DALEY: I like it quiet, not many (or any) people around. The cat is fine. Sometimes I like to put on music, or a movie I’ve seen 14 million times, so it just becomes background. Definitely I need to have been thinking tons about my next plot point or moment in the character arc. Usually I handwrite my first draft, then take everything to the computer from there for easier revising and editing.
CAIT: I need 100% silence. I have noise-cancelling headphones to help with this. I also need a very tight schedule to be fully productive. So I write in “binge sessions” and will put in 8+ hour workdays with every minute accounted for (WITH RESTS OK I’M NOT A MACHINE). People often ask me how I even focus for that long and…well I literally can’t focus like that for ANYTHING else. (I have the attention span of a gnat.) But writing? Dude, I just don’t stop.

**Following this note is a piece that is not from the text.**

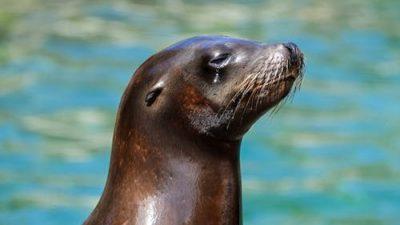 Учёные занимаются созданием тюленей-биороботов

I get into hyper-focus and I’m gone.
9. ARE YOU PURSING TRADITIONAL OR SELF-PUBLISHING, AND WHAT ARE YOUR REASONS?
DALEY: Self-publishing, because I got really tired of sending out queries to agents and getting this response: “We feel your work is promising, but…” The “but” always related to something autistic I’d done (often without even realizing it) in the manuscript, and most people aren’t well-educated on ASD, so they didn’t even consider that the writer was ASD or even close to that possibility. So it boiled down to they liked my premise and my style, but they didn’t get the plot points or MC’s motivations. Through self-publishing, I have total creative control, and no one telling me “not to be autistic.”
CAIT: I have a really lovely and understanding literary agent in the UK and I honestly don’t think I’ve had any hiccups that a non-autistic writer pursing traditional publishing wouldn’t have had too! It’s long and hard journey and YOU GOTTA BE PATIENT even when you want to eat a brick wall. But my agent is extremely understanding and there has been 0% problems with the facts that (a) I’m autistic, (b) I can’t do phone calls because of social anxiety and I’m not good at speaking out loud, and (c) the way I think and write stories.

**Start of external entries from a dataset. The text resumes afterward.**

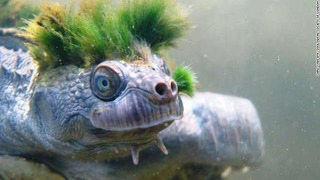 【悲報】 性器で呼吸し、頭部がフサフサの「カクレガメ」が絶滅危惧種に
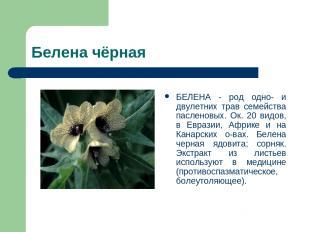 Белена чёрная БЕЛЕНА - род одно- и двулетних трав семейства пасленовых. Ок. 20 в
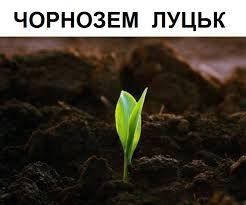 Чорнозем, торф, гній, земля на вимостку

10. WHAT DO YOU WANT PEOPLE TO KNOW ABOUT BEING AN AUTISTIC WRITER AND READER?
DALEY: That we frequently won’t see things the way you do – we may never like the same authors you do, or the same genres, for very valid reasons. And it doesn’t mean we’re being stubborn or extremely judgemental. Often I’ve read books that weren’t for me at all, but I still considered them to be well-written and even recommended them to other readers. Also that as writers, we work REALLY, REALLY HARD to craft a tale that can be enjoyed by a variety of people (I can guarantee harder than most authors, and many of them do work their tails off). And that you shouldn’t worry that you won’t be able to relate to our writing; lots of NT readers have really enjoyed my debut novel. (You may even learn something about how we think and why we act the way we do, and that’s all good.)

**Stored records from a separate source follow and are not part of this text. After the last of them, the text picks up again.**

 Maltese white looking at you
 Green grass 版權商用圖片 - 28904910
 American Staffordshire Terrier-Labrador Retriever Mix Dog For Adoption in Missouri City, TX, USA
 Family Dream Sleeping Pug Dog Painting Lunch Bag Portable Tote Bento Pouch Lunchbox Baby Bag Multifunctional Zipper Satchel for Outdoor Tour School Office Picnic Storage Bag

CAIT: I love what Daley’s said there! I also think that it’d be nice if NT readers didn’t go into a book by an autistic author or about an autistic character with the assumption they’re not going to relate. Just enjoy the story. Don’t put up mental-roadblocks yourself. Our brains are having a slightly different party to yours, but it’s still a freaking cool party.